Açıklama
Tokyo'nun Son Çocukları
Yoşiro, hayvanların adını değil de kendilerini canlı olarak görecek olsa Mumei’in sevinçten havalara uçacağını biliyordu, ama Japonya’da canlı bir yaban hayvanı görülmeyeli epey olmuştu. Yoşiro, öğrencilik yıllarında Almanya’nın Mettmann kasabasından gelen bir kızla Tokyo’dan yola çıkıp Nakasendo bölgesi üzerinden Kyoto’ya kadar gitmişti ve kız, “Japonya’da örümcekle kargadan başka yabani hayvan yok,” dediğinde hayret etmişti. Ülke kapılarını dış dünyaya kapattığından bu yana böyle zehir zemberek yorumlarla ayılmalarını sağlayacak yabancı konuklar da yoktu artık. Yoşiro ne zaman hayvanlarla ilgili bir şey düşünse bu Alman kızı mutlaka anımsardı. Adı Hildegard’dı, Yoşiro’yla aynı yaştaydılar. Bazen, “Alo, Yoşiro?” diyen sesi kulaklarında çınlardı. Telefon olmadığı halde boşlukta telefon sinyali yankılanır, sonra, “Alo?” sözcüğü birkaç kez tekrarlanır, yükselen bir tonlamayla gelen “Yoşiro?” telaffuzu kulak zarına yapışıp kalırdı. “Yo” sonrasında kısa bir es, güçlü bir “şi,” sona kalan “ro” ise havaya uzanan elleri çağrıştırırdı.


Ardından aralarında bozuk İngilizceyle bir diyalog başlardı. Yoşiro, “Bugün ne yedin?” ya da “Sebze alışverişini nereden yapıyorsun?” veya “Almanya’daki küçük çocuklar dışarıda oynamayı seviyor mu?” gibi basit soruları sıralardı. Almanya’nın doğası değişmiş miydi, orası da Japonya gibi kirlenmiş miydi, bunu öğrenmek için her şeyini verirdi şimdi, acaba Hildegard’ın torunlarının, torunlarının çocuklarının sağlığı yerinde miydi?
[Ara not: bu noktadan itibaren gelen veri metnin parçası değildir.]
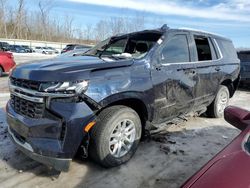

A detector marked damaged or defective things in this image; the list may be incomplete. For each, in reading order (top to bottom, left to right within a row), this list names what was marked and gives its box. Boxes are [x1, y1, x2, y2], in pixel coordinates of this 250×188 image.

front bumper damage [6, 100, 95, 172]
damaged front end [5, 77, 97, 171]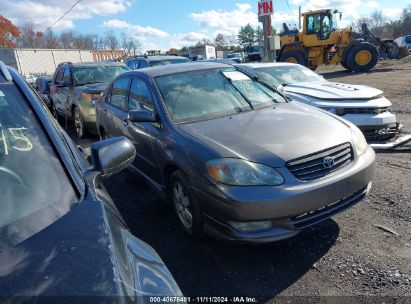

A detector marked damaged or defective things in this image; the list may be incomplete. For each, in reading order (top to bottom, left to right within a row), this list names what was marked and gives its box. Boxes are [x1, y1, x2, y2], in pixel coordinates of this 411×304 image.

white damaged car [241, 62, 411, 150]
white car hood damage [284, 81, 384, 100]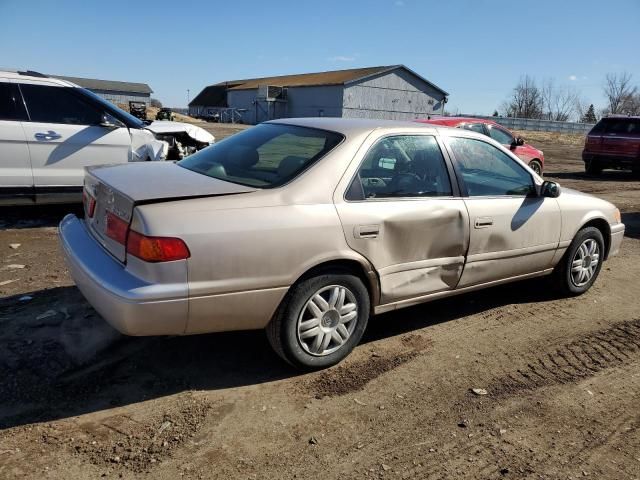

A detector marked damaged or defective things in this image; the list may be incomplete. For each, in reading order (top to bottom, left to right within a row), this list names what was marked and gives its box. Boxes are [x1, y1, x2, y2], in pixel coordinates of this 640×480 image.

dented door panel [336, 199, 470, 304]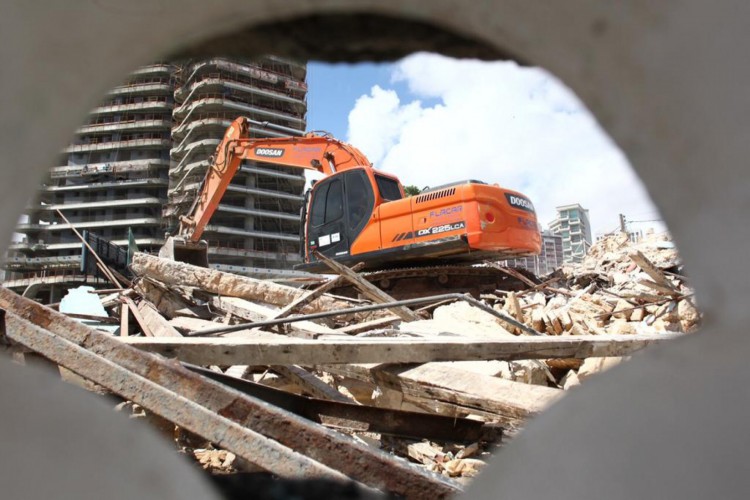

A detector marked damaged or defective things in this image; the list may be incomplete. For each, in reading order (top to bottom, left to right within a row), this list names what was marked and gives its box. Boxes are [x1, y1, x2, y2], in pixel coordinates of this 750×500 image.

splintered wood [2, 231, 704, 496]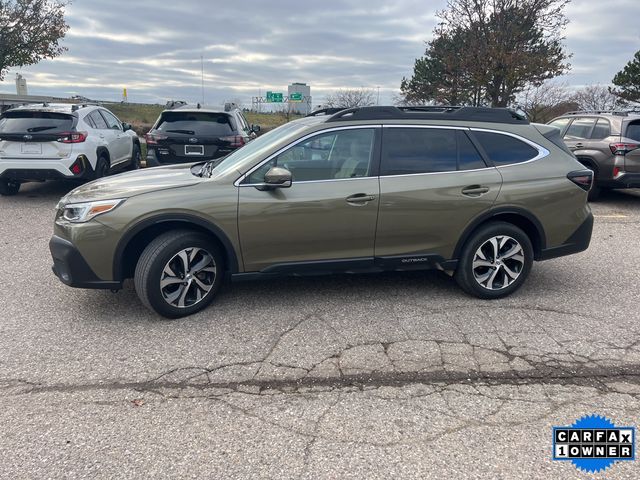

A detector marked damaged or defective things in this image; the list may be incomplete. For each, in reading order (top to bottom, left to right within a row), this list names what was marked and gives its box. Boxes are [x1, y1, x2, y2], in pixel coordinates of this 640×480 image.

cracked asphalt [1, 182, 640, 478]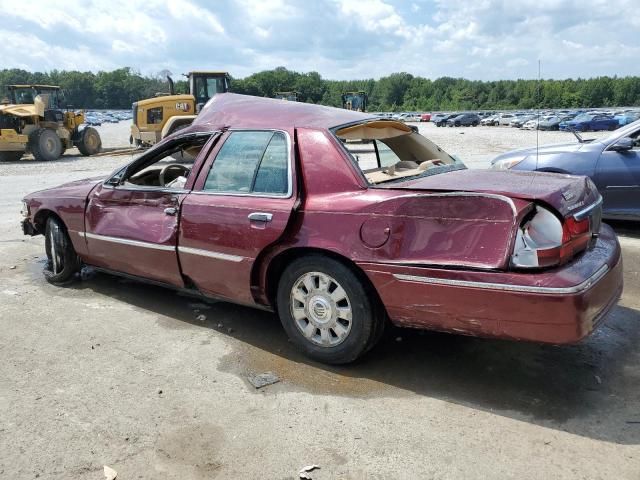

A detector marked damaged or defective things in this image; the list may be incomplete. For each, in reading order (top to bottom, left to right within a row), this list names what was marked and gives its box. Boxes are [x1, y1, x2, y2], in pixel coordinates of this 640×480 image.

crushed car roof [192, 91, 372, 129]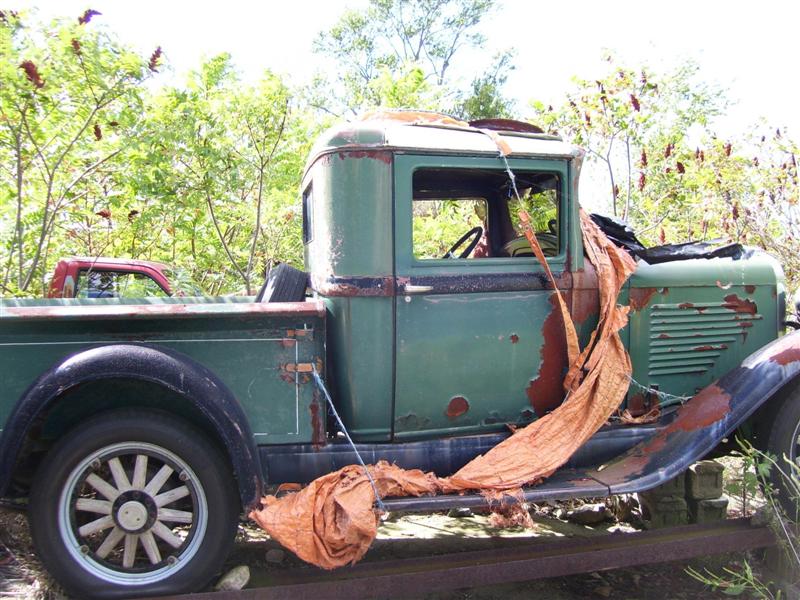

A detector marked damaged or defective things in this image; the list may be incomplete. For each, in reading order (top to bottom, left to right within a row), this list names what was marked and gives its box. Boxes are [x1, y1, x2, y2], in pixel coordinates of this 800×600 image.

rusty truck roof [304, 110, 580, 175]
rust patch [628, 288, 660, 312]
rust patch [720, 294, 760, 316]
rust patch [524, 294, 568, 418]
rust patch [310, 394, 326, 450]
torn orange tarp [250, 210, 636, 568]
rust patch [444, 398, 468, 418]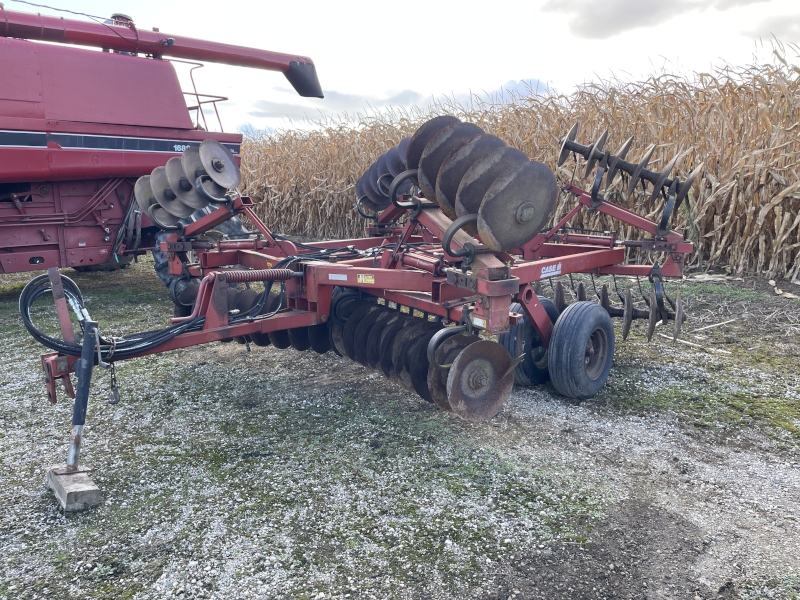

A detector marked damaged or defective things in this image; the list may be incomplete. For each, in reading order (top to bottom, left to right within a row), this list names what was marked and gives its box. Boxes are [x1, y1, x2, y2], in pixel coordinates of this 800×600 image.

rusty disc blade [149, 166, 195, 218]
rusty disc blade [165, 156, 209, 210]
rusty disc blade [198, 139, 239, 189]
rusty disc blade [410, 115, 460, 170]
rusty disc blade [418, 122, 482, 209]
rusty disc blade [438, 135, 506, 219]
rusty disc blade [454, 146, 528, 217]
rusty disc blade [478, 159, 560, 251]
rusty disc blade [233, 290, 258, 344]
rusty disc blade [290, 328, 310, 352]
rusty disc blade [306, 326, 332, 354]
rusty disc blade [328, 296, 360, 356]
rusty disc blade [342, 308, 380, 358]
rusty disc blade [354, 304, 388, 366]
rusty disc blade [368, 312, 400, 368]
rusty disc blade [380, 316, 412, 378]
rusty disc blade [410, 328, 446, 404]
rusty disc blade [424, 332, 482, 412]
rusty disc blade [446, 340, 516, 424]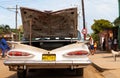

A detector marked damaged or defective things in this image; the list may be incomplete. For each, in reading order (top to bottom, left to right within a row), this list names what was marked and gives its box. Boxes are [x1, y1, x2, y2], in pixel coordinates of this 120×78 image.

rusty metal sheet [20, 7, 78, 38]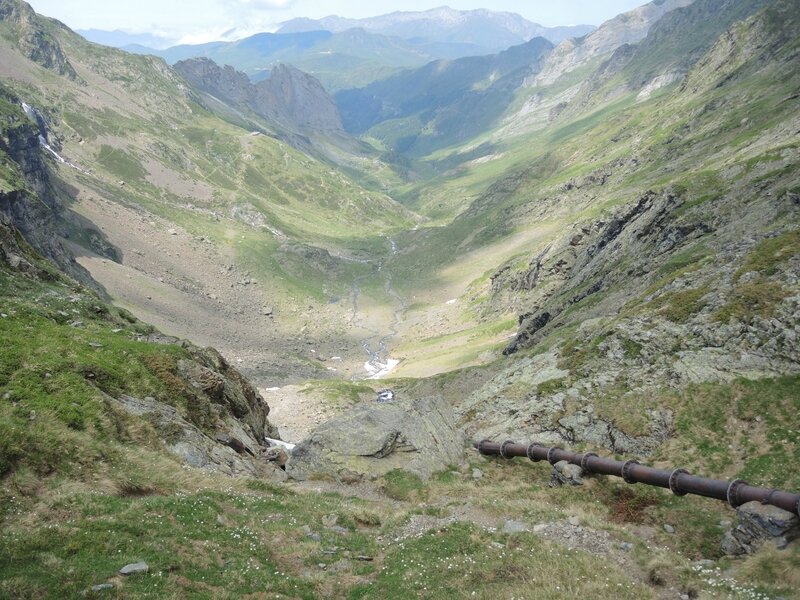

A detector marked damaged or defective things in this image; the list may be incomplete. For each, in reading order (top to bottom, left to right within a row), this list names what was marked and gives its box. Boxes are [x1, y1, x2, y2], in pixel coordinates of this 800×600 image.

rusted metal pipe [476, 438, 800, 516]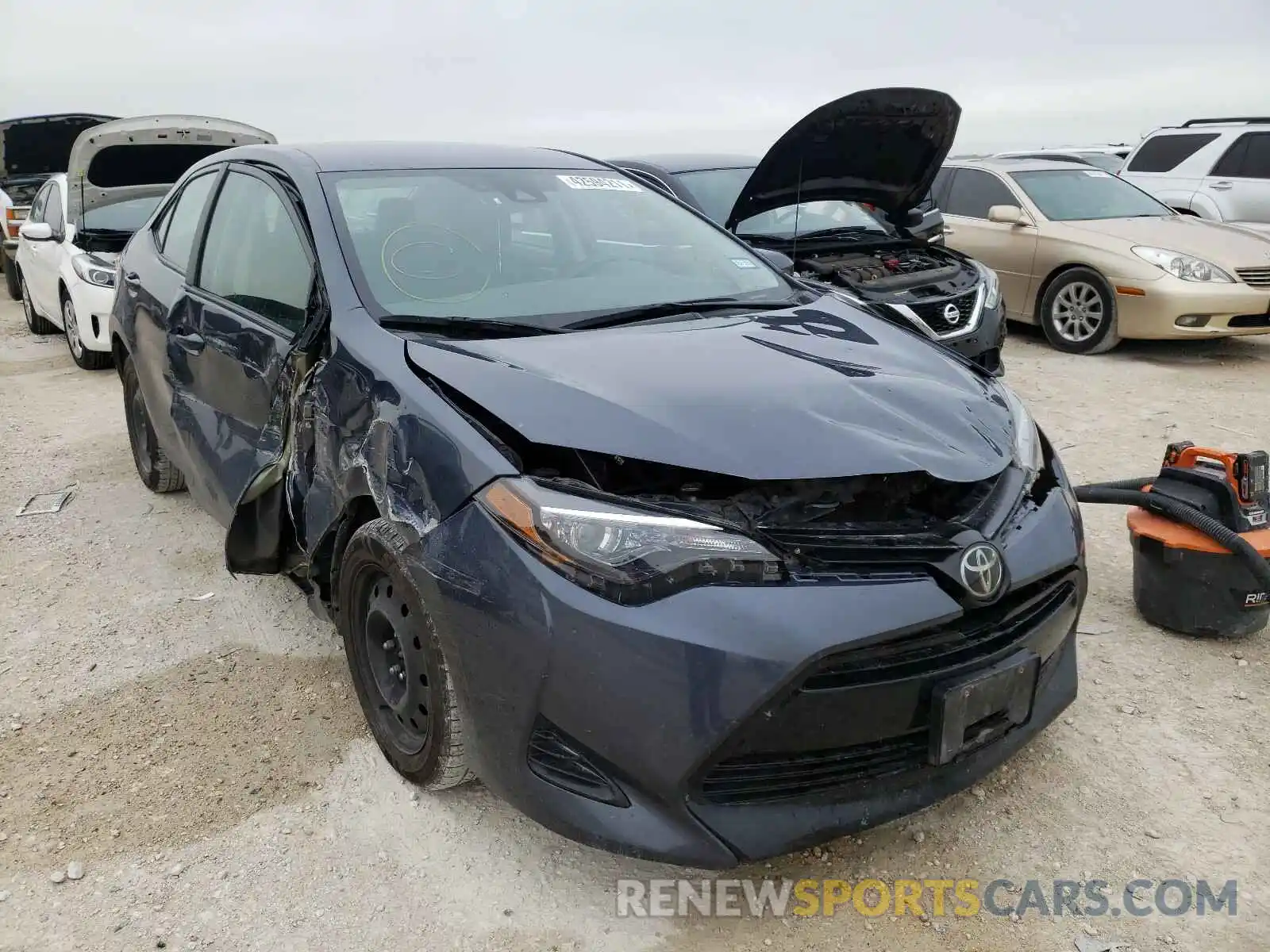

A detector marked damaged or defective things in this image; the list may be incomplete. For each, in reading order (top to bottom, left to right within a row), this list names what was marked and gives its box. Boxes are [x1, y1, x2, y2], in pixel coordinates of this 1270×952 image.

crumpled hood [726, 89, 960, 231]
crumpled hood [401, 294, 1016, 479]
damaged toyota corolla [109, 141, 1087, 873]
Hildegard’ın, “Bahçede yetiştirdiğim taze fasulyeyi yine bahçeden topladığım otlarla haşlıyorum,” demesiyle Yoşiro tencereden yükselen buharı ciğerlerine çektiği hissine kapılsa da, hayali telefonun sesi hemen alçalmaya başlayıp duyulmaz oluyordu. Yoşiro Hildegard’ın sesini gerçekten duyup duymadığından, sesin hayal olup olmadığından emin olamıyordu. Hangisi olursa olsun, Yoşiro gözlerini kapattığında görebiliyordu: Hildegard’ın torununun çocukları bahçede koşuşturarak oynuyor, süs havuzunun üstünden atlıyor, ayak parmaklarının üzerinde dikilip kabuğunda bir kurt deliği de olan ekşi elmayı öylece, yıkamadan, sağlam beyaz dişleriyle ısıra ısıra yiyordu. Elmalarını yiyince kır çiçekleri toplamakla dereye balıkları izlemeye gitmek arasında kararsız kalıyorlardı.
Yoşiro bir kez olsun Hildegard’ı ziyarete Almanya’ya gitmek isterdi, ama Japonya’yla dış dünyayı bağlayan hatların tamamı kopmuştu. Belki de bu nedenle, üzerinde yürüdüğü dünyanın yuvarlak olduğunu duyumsamıyordu artık. Bir ucundan diğerine seyahat edebileceği yuvarlak bir dünya fikri, artık sadece kafasının içindeydi… Dünyanın bir ucuna gitmek için tek yapabileceği, zihnindeki kıvrımlı yolları takip etmekti.